● **AANGELEVERDE TEKST**
════════════════

Zijn geloof blijkt heel wat minder zelfverzekerd dan dat van de andere stamvader. Het gaat er hier namelijk om weet te hebben van de betrekking tussen God en de ziel en zich daardoor innerlijk te bekeren. Het is een radicaal en daarom gekweld geloof, want slechts hij is bekeerd, die kan zeggen 'dat God in zijn leven alles is geworden en dat hij zelf ‘daardoor tot niets is geworden'.

Het veer
Siebelinks reconstructie van zijn voorgeschiedenis heeft in zijn jongste roman veel meer de trekken van een constructie. Zo heeft de bloemenkwekerij in Velp als centrum van. handeling plaatsgemaakt voor het veerhuis aan de Oude IJssel. Daar vestigen zich de hoofdpersonen van de roman, het ouderpaar Hanna en Simon, om, er het bedrijf weer tot bloei te brengen. Daar worden ook hun twee zoons geboren, Peter en Erik. Op die plaats dreigt uiteindelijk het geloof van de vader een einde te maken aan het familiegeluk. 

Waarom de keuze van het veerhuis als plaats van handeling? Een reden is ongetwijfeld dat het meer ruimtelijke mogelijkheden biedt. Want in de roman speelt het landschap een bepalende rol. De hoofdpersonen leven in nauw contact met de natuur en met haar steeds wisselende en onverbiddelijke invloeden. Dat bepaalt hun levenshouding en hun geloof. Bij hen leeft sterk het besef van het onverbeterlijke en noodlottige van het leven. Dat maakt dat ze permanent hun positie in het geheel moeten zoeken en verwerven. Ze zijn bezig met de 'staat van de ziel', of zoals het in de roman wordt geformuleerd:'altijd bezig zichzelf op de een of andere manier te omschrijven, terwijl ze juist zelden veel om zichzelf geven'.

════════════════

● **GEGEVENS**
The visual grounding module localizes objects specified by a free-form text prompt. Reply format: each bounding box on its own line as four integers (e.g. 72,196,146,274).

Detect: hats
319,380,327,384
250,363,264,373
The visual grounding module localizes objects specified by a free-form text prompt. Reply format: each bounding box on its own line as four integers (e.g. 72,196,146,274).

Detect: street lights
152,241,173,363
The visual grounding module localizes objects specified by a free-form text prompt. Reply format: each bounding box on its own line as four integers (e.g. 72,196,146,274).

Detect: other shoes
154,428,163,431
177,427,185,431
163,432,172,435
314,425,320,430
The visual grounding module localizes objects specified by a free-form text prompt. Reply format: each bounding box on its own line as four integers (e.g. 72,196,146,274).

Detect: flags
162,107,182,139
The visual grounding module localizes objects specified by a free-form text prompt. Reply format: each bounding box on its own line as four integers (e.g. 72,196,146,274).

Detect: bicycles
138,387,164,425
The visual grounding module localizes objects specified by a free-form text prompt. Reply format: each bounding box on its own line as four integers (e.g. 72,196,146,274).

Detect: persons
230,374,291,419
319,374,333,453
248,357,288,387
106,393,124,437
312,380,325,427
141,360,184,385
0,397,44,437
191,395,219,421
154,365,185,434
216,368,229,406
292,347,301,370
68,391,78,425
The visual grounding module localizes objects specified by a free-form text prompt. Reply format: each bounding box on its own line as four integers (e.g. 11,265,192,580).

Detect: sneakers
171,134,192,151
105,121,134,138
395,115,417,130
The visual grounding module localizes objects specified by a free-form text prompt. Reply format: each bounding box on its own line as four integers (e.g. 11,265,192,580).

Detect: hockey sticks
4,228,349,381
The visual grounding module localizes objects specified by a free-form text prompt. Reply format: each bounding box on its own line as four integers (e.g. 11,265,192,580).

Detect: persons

════════════════

● **OPDRACHTEN**
**A)** Waar vestigen Hanna en Simon zich volgens de tekst over Siebelinks roman?
**B)** Zet de tekst over Siebelinks roman alsjeblieft voort na de laatste zin.
De gegevens komen uit een andere bron.

● **ANTWOORDEN**
**A)** In het veerhuis aan de Oude IJssel.

**B)**
Wellicht heeft de keuze van het veerhuis en het veer, ook een meer symbolische functie in het verhaal. De rivier vormt als grens de scheiding tussen twee moeilijk verbindbare gebieden, tussen het open land en het gesloten oude land der voorvaderen. Het veer vormt als enige verbindingsmogelijkheid een wankele maar noodzakelijke schakel. 

Siebelink.moet deze positie als romanschrijver wel mede gekozen hebben, omdat het; er in zijn verhaal om gaat de schijnbaar wezensvreemde elementen te verbinden die zijn levenshouding hebben bepaald. Het geloof van de vader en dat van de moeder moeten in het verhaal verbonden worden.

Het vrouwelijke perspectief
Het perspectief dat Siebelink voor zijn verhaal heeft gekozen is ongebruikelijk. In de roman is de mannelijke verteller afwezig. Het zijn vrouwen door wie het verhaal wordt verteld en uit wier standpunt de gebeurtenissen worden belicht. Vanaf de eerste pagina's staat de beleving van Hanna, de moeder, centraal. Toch is zij niet de vertelster van het verhaal, maar zoals pas op het eind blijkt, haar kleindochter Marije, die zich in haar levenshouding sterk verwant voelt met haar grootmoeder.

De keuze van het vrouwelijke perspectief blijkt een aantal nieuwe gezichtspunten op te leveren. De beide vrouwen vertegenwoordigen een vitale levenshouding binnen de roman. Zij bestaat erin het leven te accepteren, zoals het zich voordoet in al zijn tegenstellingen en onbegrijpelijkheden. Hanna, die leeft met het landschap en de wisseling der seizoenen, beseft dat het leven niet gaat zoals je wilt en dat het geluk niet is wat je verwachtte. 

Dat besef geeft aanleiding tot een opmerkelijk soort passiviteit. Tegen wat haar overkomt gaat ze niet in, maar ze laat het gebeuren. Haar kracht bestaat in haar bijna onbeperkte vermogen de tegenstellingen van het leven te incorporeren en daardoor te overleven.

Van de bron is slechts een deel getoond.